Each year, we walk and run for children battling pediatric brain tumors kids like Benny. Read his story to learn how your fundraising will make a meaningful difference in the lives of patients at Ann & Robert H. Lurie Children’s Hospital of Chicago.

Benny Martinez Pation Champion

Benny: A champion with a generous heart

A little over a year ago, students at Benny Martinez’s suburban Chicago middle school participated in a contest to raise money for the St. Baldrick’s Foundation, which raises funds for pediatric cancer research — including research at Lurie Children’s. Benny was the top fundraiser in his 6th grade class, and third in the entire school. He acquired a new look at one of St. Baldrick’s signature head-shaving events, where he was recognized for his fundraising efforts.

Less than two weeks later, Benny was diagnosed with a malignant brain tumor.

“It was like something you would see in a movie,” says Benny’s mom, Michelle. “It was incredibly hard to believe.”

Benny is this year’s patient champion for the Young Associates Board’s Run for Gus Run/Walk to raise funds for brain tumor research at Lurie Children’s. He was on a family vacation in Orlando last year when he experienced a severe headache and vomiting — a combination of symptoms he had experienced periodically, but not to this extent. In fact, Michelle says he was scheduled to undergo an MRI scan after the family returned home from Florida.
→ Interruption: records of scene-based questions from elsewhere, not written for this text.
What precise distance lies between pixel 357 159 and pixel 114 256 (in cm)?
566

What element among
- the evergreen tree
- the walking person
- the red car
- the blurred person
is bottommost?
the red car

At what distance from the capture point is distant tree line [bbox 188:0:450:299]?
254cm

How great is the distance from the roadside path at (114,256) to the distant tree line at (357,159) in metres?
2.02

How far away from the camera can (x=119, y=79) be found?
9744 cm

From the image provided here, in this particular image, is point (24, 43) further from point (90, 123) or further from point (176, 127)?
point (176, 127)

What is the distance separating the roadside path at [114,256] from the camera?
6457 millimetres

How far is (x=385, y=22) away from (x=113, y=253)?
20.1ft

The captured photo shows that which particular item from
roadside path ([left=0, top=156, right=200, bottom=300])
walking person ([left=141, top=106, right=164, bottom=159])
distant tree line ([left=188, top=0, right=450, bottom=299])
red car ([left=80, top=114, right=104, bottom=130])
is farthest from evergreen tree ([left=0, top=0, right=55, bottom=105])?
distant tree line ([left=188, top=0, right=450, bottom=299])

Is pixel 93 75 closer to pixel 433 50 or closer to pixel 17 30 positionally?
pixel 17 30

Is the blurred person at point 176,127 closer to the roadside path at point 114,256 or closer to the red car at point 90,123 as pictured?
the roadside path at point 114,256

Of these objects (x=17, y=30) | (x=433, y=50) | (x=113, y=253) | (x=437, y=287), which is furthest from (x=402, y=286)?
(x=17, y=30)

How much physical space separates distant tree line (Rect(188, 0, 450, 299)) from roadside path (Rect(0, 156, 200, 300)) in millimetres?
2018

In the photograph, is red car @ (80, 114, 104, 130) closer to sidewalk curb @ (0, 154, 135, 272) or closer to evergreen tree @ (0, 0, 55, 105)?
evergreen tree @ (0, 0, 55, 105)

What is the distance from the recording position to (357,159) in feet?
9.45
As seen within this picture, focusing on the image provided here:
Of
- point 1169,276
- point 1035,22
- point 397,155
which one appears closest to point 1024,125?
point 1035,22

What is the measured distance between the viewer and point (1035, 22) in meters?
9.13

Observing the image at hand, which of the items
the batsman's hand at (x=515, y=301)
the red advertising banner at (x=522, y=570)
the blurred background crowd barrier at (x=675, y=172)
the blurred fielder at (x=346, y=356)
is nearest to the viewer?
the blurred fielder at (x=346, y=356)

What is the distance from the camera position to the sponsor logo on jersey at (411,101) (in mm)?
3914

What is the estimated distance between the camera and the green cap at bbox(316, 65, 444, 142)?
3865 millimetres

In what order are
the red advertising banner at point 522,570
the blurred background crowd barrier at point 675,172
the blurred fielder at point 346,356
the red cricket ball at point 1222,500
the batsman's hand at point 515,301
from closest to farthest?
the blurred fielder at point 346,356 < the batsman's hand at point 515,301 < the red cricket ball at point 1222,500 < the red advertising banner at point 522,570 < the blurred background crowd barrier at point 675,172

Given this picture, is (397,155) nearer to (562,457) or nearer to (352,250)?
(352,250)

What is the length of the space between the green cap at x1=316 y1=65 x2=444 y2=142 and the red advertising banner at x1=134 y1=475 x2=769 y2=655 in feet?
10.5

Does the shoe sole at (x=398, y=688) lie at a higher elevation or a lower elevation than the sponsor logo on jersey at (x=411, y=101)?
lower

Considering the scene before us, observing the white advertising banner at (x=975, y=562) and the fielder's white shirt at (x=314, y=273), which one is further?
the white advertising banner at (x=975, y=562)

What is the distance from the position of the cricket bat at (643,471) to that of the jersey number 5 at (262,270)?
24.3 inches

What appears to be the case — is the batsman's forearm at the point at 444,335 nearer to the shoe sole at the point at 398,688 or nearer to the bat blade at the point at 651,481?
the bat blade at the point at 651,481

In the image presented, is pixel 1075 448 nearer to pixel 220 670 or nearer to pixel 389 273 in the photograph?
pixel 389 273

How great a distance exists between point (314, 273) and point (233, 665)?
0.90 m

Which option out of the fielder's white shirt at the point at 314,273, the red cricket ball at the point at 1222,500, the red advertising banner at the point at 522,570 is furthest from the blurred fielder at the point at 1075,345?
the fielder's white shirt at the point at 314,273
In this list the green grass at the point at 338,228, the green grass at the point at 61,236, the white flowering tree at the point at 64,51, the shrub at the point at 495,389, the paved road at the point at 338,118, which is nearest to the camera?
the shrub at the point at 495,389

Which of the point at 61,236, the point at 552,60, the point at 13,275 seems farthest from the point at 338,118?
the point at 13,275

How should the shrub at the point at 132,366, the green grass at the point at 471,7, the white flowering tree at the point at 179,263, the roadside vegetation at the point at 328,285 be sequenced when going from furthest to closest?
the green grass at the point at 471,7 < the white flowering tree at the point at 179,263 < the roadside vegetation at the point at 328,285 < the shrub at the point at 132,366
Benny was brought to the emergency department of an Orlando children’s hospital, where a CT scan indicated Benny had a mass at the base of his skull. Just 24 hours later, he underwent surgery to remove the mass, a relatively rare, fast-growing form of brain tumor called medulloblastoma. Two weeks later, Benny was flown by medical transport back to Chicago, and began care at Lurie Children’s under the supervision of neuro-oncologist Natasha Pillay Smiley, DO.

“Dr. Pillay Smiley and her team have been wonderful,” says Michelle. “She’s been a real cheerleader for Benny, as has his advanced practice nurse, Irene McKenzie.”

The boy who showed so much compassion for other cancer patients has faced numerous challenges due to complications from both the surgery to remove his tumor and side effects from his treatments, which have included radiation and chemotherapy. Currently, 12-year-old Benny has limited use of his left side, uses a wheelchair to get around and has difficulty speaking clearly. But his generous spirit remains undiminished.

“I’m proud to be the Run for Gus patient champion,” says Benny. “It’s important to raise money for pediatric brain tumor research so other kids don't have to go through what I’ve gone through.”